[RECORDED DATA]
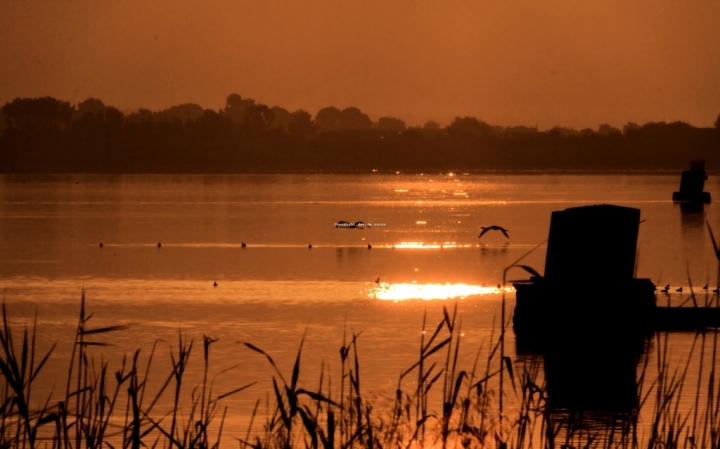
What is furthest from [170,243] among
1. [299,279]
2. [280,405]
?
[280,405]

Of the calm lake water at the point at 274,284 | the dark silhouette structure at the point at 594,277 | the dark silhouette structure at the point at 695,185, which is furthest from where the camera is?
the dark silhouette structure at the point at 695,185

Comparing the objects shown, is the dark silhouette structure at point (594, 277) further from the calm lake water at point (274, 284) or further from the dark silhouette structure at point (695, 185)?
the dark silhouette structure at point (695, 185)

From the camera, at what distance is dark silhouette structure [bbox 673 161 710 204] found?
329 ft

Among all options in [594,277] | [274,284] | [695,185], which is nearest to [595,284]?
[594,277]

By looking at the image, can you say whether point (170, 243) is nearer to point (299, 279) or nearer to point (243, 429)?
point (299, 279)

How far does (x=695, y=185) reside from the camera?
102125 millimetres

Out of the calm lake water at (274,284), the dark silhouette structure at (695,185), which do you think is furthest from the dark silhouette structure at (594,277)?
the dark silhouette structure at (695,185)

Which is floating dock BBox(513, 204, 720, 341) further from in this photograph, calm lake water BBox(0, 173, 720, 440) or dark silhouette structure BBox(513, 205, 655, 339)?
calm lake water BBox(0, 173, 720, 440)

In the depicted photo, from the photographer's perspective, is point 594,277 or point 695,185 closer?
point 594,277

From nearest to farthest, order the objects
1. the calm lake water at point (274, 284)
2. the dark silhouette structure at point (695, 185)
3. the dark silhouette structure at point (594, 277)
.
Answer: the dark silhouette structure at point (594, 277) < the calm lake water at point (274, 284) < the dark silhouette structure at point (695, 185)

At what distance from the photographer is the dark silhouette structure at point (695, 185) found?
329 ft

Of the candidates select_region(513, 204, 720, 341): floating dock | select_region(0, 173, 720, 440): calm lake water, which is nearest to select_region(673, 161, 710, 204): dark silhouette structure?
select_region(0, 173, 720, 440): calm lake water

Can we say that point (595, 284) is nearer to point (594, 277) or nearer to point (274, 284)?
point (594, 277)

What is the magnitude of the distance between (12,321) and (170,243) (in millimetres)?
33976
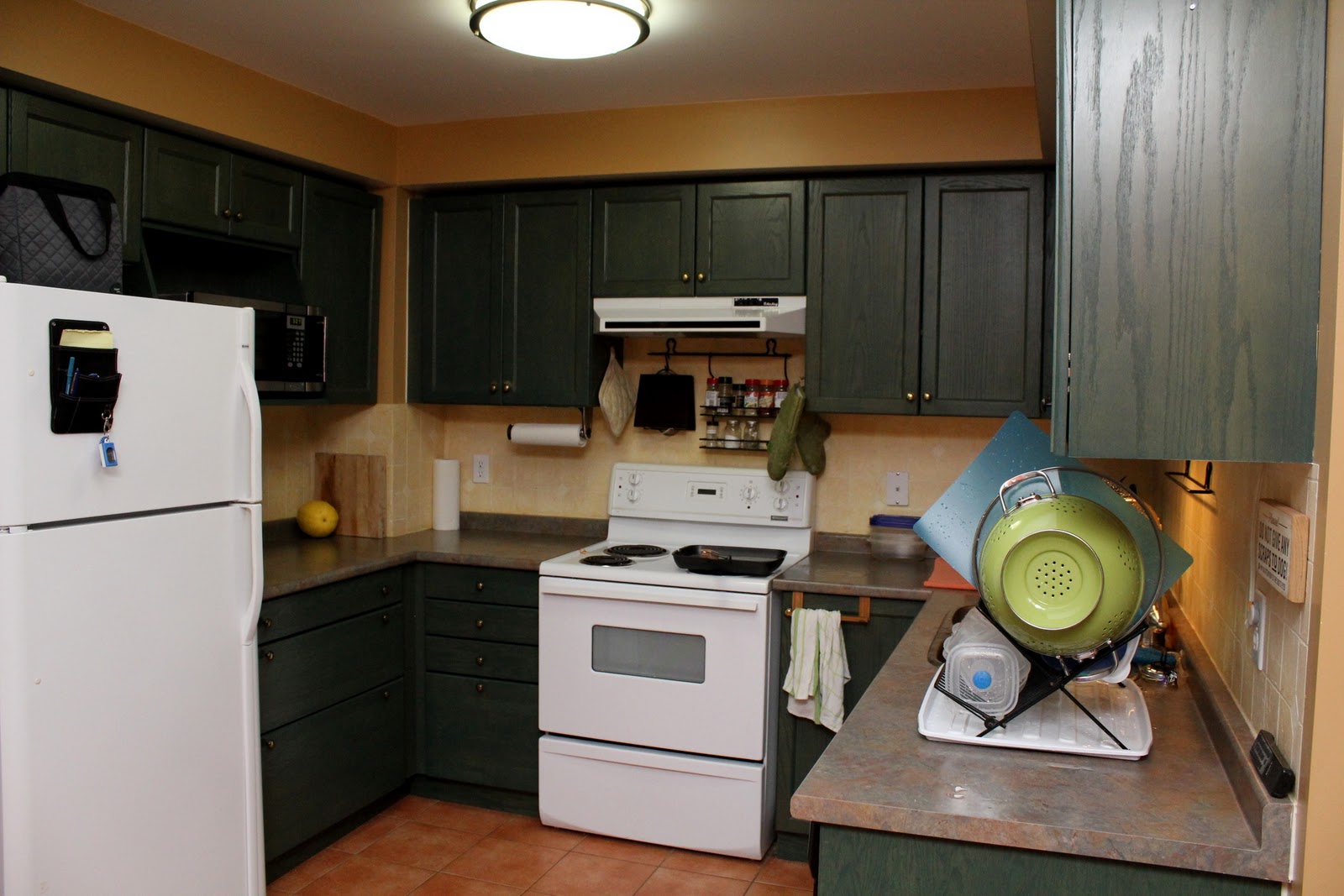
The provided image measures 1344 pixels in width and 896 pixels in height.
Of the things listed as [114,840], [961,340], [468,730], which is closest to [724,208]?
[961,340]

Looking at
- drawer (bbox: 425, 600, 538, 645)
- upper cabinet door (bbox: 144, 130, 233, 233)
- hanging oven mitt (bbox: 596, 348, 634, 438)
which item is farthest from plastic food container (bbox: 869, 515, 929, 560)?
upper cabinet door (bbox: 144, 130, 233, 233)

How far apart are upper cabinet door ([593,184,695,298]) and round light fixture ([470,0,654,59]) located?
0.97 meters

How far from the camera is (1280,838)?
4.64 ft

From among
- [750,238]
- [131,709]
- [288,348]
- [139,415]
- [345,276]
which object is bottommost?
[131,709]

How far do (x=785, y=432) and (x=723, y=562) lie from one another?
54 centimetres

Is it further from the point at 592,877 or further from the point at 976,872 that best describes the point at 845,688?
the point at 976,872

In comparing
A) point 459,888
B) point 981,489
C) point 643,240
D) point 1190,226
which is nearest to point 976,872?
point 981,489

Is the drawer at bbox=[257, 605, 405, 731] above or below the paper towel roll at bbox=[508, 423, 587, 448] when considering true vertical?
below

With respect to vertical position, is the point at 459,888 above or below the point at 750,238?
below

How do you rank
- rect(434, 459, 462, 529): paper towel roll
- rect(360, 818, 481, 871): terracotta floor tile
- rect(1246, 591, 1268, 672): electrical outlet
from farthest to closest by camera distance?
rect(434, 459, 462, 529): paper towel roll
rect(360, 818, 481, 871): terracotta floor tile
rect(1246, 591, 1268, 672): electrical outlet

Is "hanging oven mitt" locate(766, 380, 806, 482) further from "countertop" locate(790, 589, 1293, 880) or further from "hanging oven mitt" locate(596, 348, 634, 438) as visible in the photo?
"countertop" locate(790, 589, 1293, 880)

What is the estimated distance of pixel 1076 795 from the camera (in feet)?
5.21

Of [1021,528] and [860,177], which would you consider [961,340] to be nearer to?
[860,177]

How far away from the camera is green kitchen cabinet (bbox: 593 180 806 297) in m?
3.58
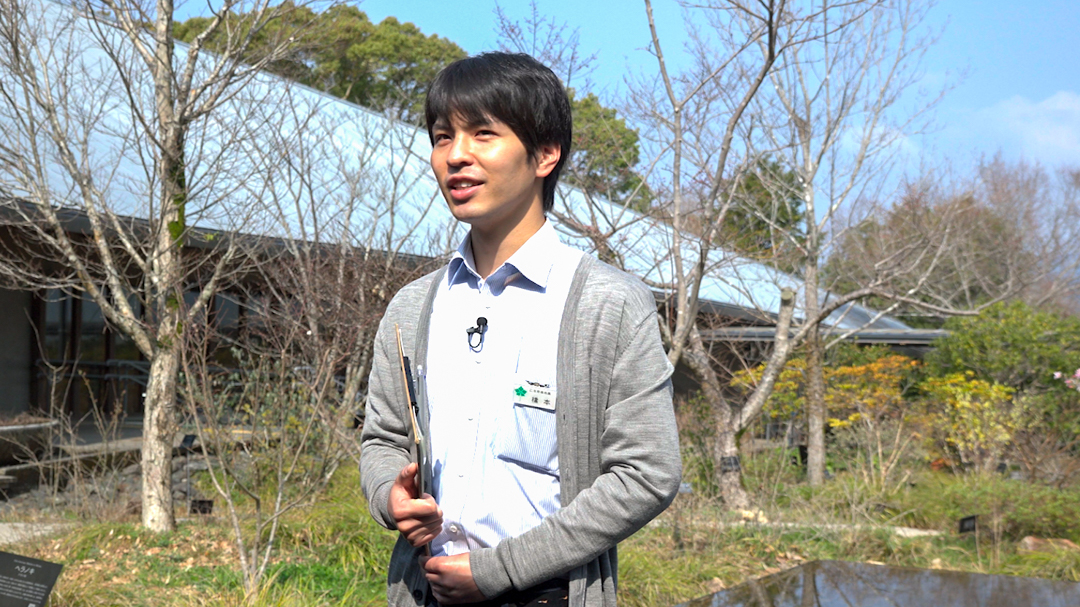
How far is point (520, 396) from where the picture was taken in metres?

[WORK REQUIRED] Write out every line of the items above as one numbered list, skipping the blank lines. Leave the pictures out.

[SOLUTION]
1. What is furthest from [170,243] among
2. 1. [299,279]
3. 2. [280,405]
4. ?
5. [280,405]
6. Of the calm lake water at the point at 274,284 | the dark silhouette structure at the point at 594,277 | the dark silhouette structure at the point at 695,185, which is furthest from where the camera is?
7. the dark silhouette structure at the point at 695,185
8. Comparing the objects shown, is the dark silhouette structure at point (594, 277) further from the calm lake water at point (274, 284) or further from the dark silhouette structure at point (695, 185)?
9. the dark silhouette structure at point (695, 185)
10. From the camera, at what distance is dark silhouette structure [bbox 673 161 710 204] found?
11. 329 ft
12. Among all options in [594,277] | [274,284] | [695,185], which is nearest to [595,284]?
13. [594,277]
14. By looking at the image, can you say whether point (170, 243) is nearer to point (299, 279) or nearer to point (243, 429)?
15. point (299, 279)
16. How far does (x=695, y=185) reside from the camera?
17. 102125 millimetres
18. Out of the calm lake water at (274,284), the dark silhouette structure at (695,185), which do you think is furthest from the dark silhouette structure at (594,277)?
19. the dark silhouette structure at (695,185)
20. Which is floating dock BBox(513, 204, 720, 341) further from in this photograph, calm lake water BBox(0, 173, 720, 440) or dark silhouette structure BBox(513, 205, 655, 339)?
21. calm lake water BBox(0, 173, 720, 440)
22. In the depicted photo, from the photographer's perspective, is point 594,277 or point 695,185 closer?
23. point 594,277
24. From nearest to farthest, order the objects
25. 1. the calm lake water at point (274, 284)
26. 2. the dark silhouette structure at point (695, 185)
27. 3. the dark silhouette structure at point (594, 277)
28. .
29. Answer: the dark silhouette structure at point (594, 277) < the calm lake water at point (274, 284) < the dark silhouette structure at point (695, 185)
30. At what distance from the photographer is the dark silhouette structure at point (695, 185) found?
31. 329 ft
32. Of the candidates select_region(513, 204, 720, 341): floating dock | select_region(0, 173, 720, 440): calm lake water, which is nearest to select_region(673, 161, 710, 204): dark silhouette structure?
33. select_region(0, 173, 720, 440): calm lake water
34. Can we say that point (595, 284) is nearer to point (594, 277) or nearer to point (274, 284)?
35. point (594, 277)
36. What is the magnitude of the distance between (12,321) and (170,243) (in millimetres)?
37. 33976
38. The provided image measures 1344 pixels in width and 896 pixels in height.
39. Of the things listed as [114,840], [961,340], [468,730], which is closest to [724,208]?
40. [961,340]
41. Looking at
42. - drawer (bbox: 425, 600, 538, 645)
43. - upper cabinet door (bbox: 144, 130, 233, 233)
44. - hanging oven mitt (bbox: 596, 348, 634, 438)
45. which item is farthest from plastic food container (bbox: 869, 515, 929, 560)?
46. upper cabinet door (bbox: 144, 130, 233, 233)
47. How far apart are upper cabinet door ([593,184,695,298]) and round light fixture ([470,0,654,59]) located?
48. 0.97 meters
49. How far from the camera is (1280,838)?
50. 4.64 ft
51. From among
52. - [750,238]
53. - [131,709]
54. - [288,348]
55. - [139,415]
56. - [345,276]
57. which object is bottommost?
58. [131,709]
59. How far do (x=785, y=432) and (x=723, y=562) lie from one another?
60. 54 centimetres
61. Is it further from the point at 592,877 or further from the point at 976,872 that best describes the point at 845,688?
62. the point at 976,872
63. In comparing
64. A) point 459,888
65. B) point 981,489
66. C) point 643,240
67. D) point 1190,226
68. which is nearest to point 976,872?
69. point 981,489
70. Is the drawer at bbox=[257, 605, 405, 731] above or below the paper towel roll at bbox=[508, 423, 587, 448] when considering true vertical?
71. below
72. With respect to vertical position, is the point at 459,888 above or below the point at 750,238?
73. below
74. How do you rank
75. - rect(434, 459, 462, 529): paper towel roll
76. - rect(360, 818, 481, 871): terracotta floor tile
77. - rect(1246, 591, 1268, 672): electrical outlet
78. from farthest to closest by camera distance?
79. rect(434, 459, 462, 529): paper towel roll
80. rect(360, 818, 481, 871): terracotta floor tile
81. rect(1246, 591, 1268, 672): electrical outlet
82. Is "hanging oven mitt" locate(766, 380, 806, 482) further from "countertop" locate(790, 589, 1293, 880) or further from "hanging oven mitt" locate(596, 348, 634, 438) as visible in the photo?
83. "countertop" locate(790, 589, 1293, 880)
84. What is the estimated distance of pixel 1076 795 from the camera (in feet)?
85. 5.21
86. Of [1021,528] and [860,177], which would you consider [961,340] to be nearer to?
87. [860,177]
88. How far away from the camera is green kitchen cabinet (bbox: 593 180 806 297) in m?
89. 3.58
90. How far is point (520, 396) from where the picture was taken in metres?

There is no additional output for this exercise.